Yolanda foi a filha mais nova do Conde Henry I de Vianden e de Margaret de Courteney, Marquesa de Namur. Contra a vontade dos seus pais, acabaria, no entanto, por entrar no Mosteiro Dominicano de Marienthal. Este convento, o que resta dele, fica a poucos quilómetros do Castelo de Ansembourg. Foi pois aí que viveu Yolanda como religiosa, sempre ajudando os mais necessitados. Actualmente é considerada uma lenda no Luxemburgo.
A sua iniciação à vida monástica deu-se após ter visitado o mosteiro com a mãe. Tinha catorze anos e estava prometida a um nobre de seu nome Walram de Monschau. O casamento de conveniência tinha como objectivo consolidar a influência da Casa de Vianden e aumentar, assim, a sua luta contra os Duques do Luxemburgo. Acontece que a jovem duquesa não tinha qualquer intenção de casar e aproveitou a visita ao Mosteiro de Marienthal para fugir, tendo solicitado protecção ao claustro. Como já se adivinha, a decisão gerou a ira de toda a sua família, o que não foi suficiente para a fazer regressar a casa.
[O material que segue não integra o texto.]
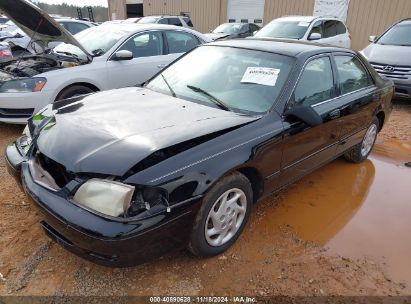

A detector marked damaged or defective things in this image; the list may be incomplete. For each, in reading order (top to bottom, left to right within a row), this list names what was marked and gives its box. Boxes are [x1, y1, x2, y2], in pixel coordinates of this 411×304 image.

damaged front bumper [4, 141, 201, 266]
broken headlight [73, 178, 169, 218]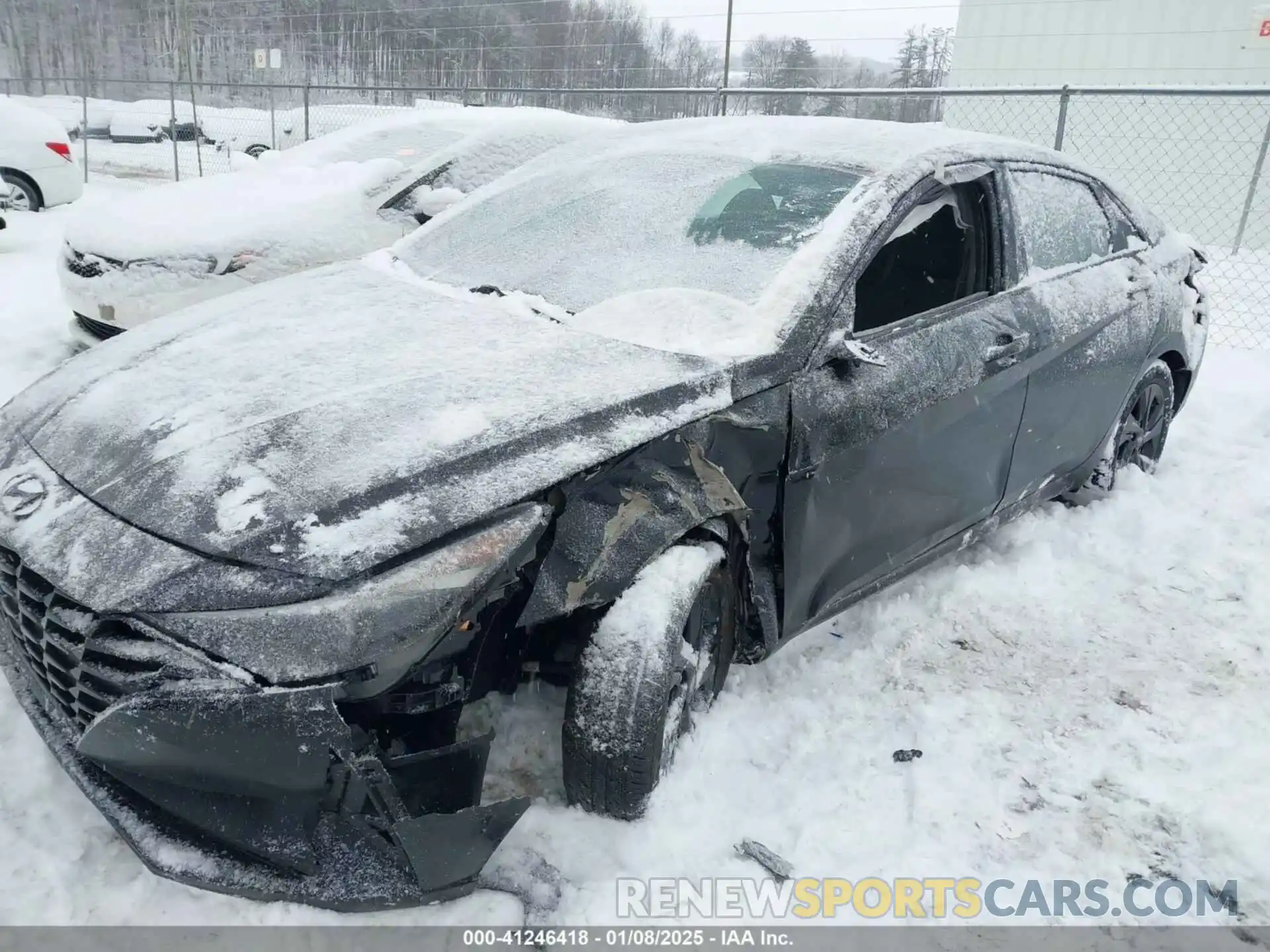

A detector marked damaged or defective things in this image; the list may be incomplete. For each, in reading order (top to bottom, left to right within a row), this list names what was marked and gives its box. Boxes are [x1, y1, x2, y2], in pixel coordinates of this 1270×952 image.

white damaged vehicle [63, 108, 619, 346]
shattered side window [688, 165, 857, 251]
damaged hyundai elantra [0, 115, 1212, 910]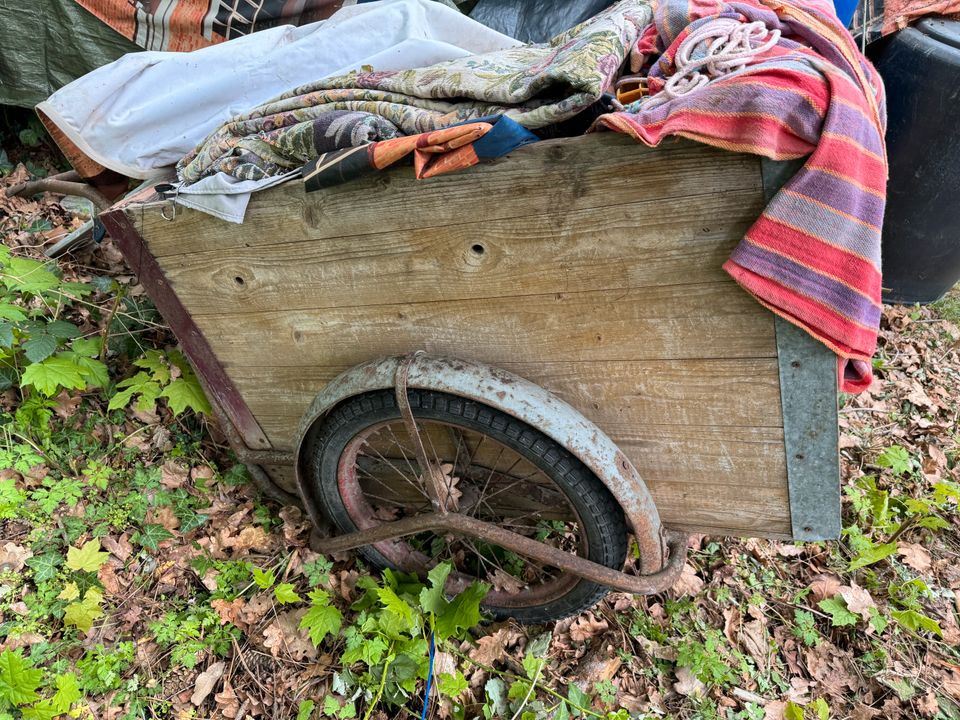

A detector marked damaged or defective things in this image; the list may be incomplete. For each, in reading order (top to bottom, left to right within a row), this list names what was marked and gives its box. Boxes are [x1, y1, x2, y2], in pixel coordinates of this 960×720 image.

rusty wheel [302, 390, 632, 620]
rusted axle [312, 512, 688, 596]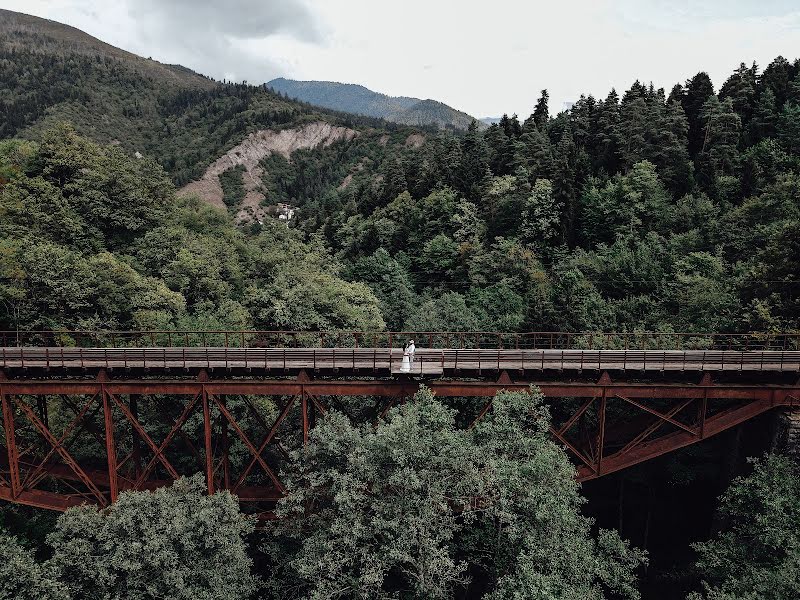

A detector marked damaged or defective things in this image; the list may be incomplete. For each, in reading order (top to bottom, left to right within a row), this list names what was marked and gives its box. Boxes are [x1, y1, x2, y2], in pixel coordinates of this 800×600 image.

Mas esta história não termina aqui: um ano após Yolanda ter fugido, a mãe voltou a Marienthal, juntamente com alguns soldados, e ameaçou destruir o mosteiro. O resultado foi a entrega da jovem à mãe, que a levou de volta para o Castelo de Vianden, o que se veio a traduzir em perda de tempo. Yolanda continuou irredutível nas suas convicções e os pais viram-se obrigados a libertar a filha. Curiosamente, nos últimos anos da sua vida contou com a companhia da mãe, que também se refugiou no Mosteiro de Marienthal após a morte do marido numa Cruzada.
A firme vontade de Yolanda em trocar as riquezas e os privilégios da Nobreza por uma vida austera e devota é tão sensacional quanto inspiradora. Tal explica, sem dúvida, porque frei Hermann se inspirou para escrever a história desta jovem, bem como a razão pela qual se tornou numa figura tão reverenciada, acima de tudo, pelas mulheres luxemburguesas ao longo dos séculos e ainda hoje.
Poucas mais evidências existem da vida de Yolanda para além de um crânio, que dizem ser o dela, depositado na igreja dos Trinitários em Vianden, a sua terra natal.
Mesmo o Mosteiro Dominicano de Marienthal não resistiu ao tempo e foi encerrado no Século XVIII, sendo que actuamente, do pouco que ainda está de pé, nada revela sobre a vida da nobre religiosa.
Quanto ao Castelo de Ansembourg e à sua rica história, pouco se sabe, mais não seja porque não pode ser visitado. Até as fotografias que existem são poucas porque o castelo fica afastado da rua principal. Os mais curiosos podem sempre ficar hospedados numa unidade hoteleira de luxo que funciona num dos edifícios adjacentes ao castelo, se bem que dali também pouco se vê: apenas o portão de entrada do átrio principal – o que se compreende uma vez que a privacidade dos seus residentes por todos nós deve ser respeitada.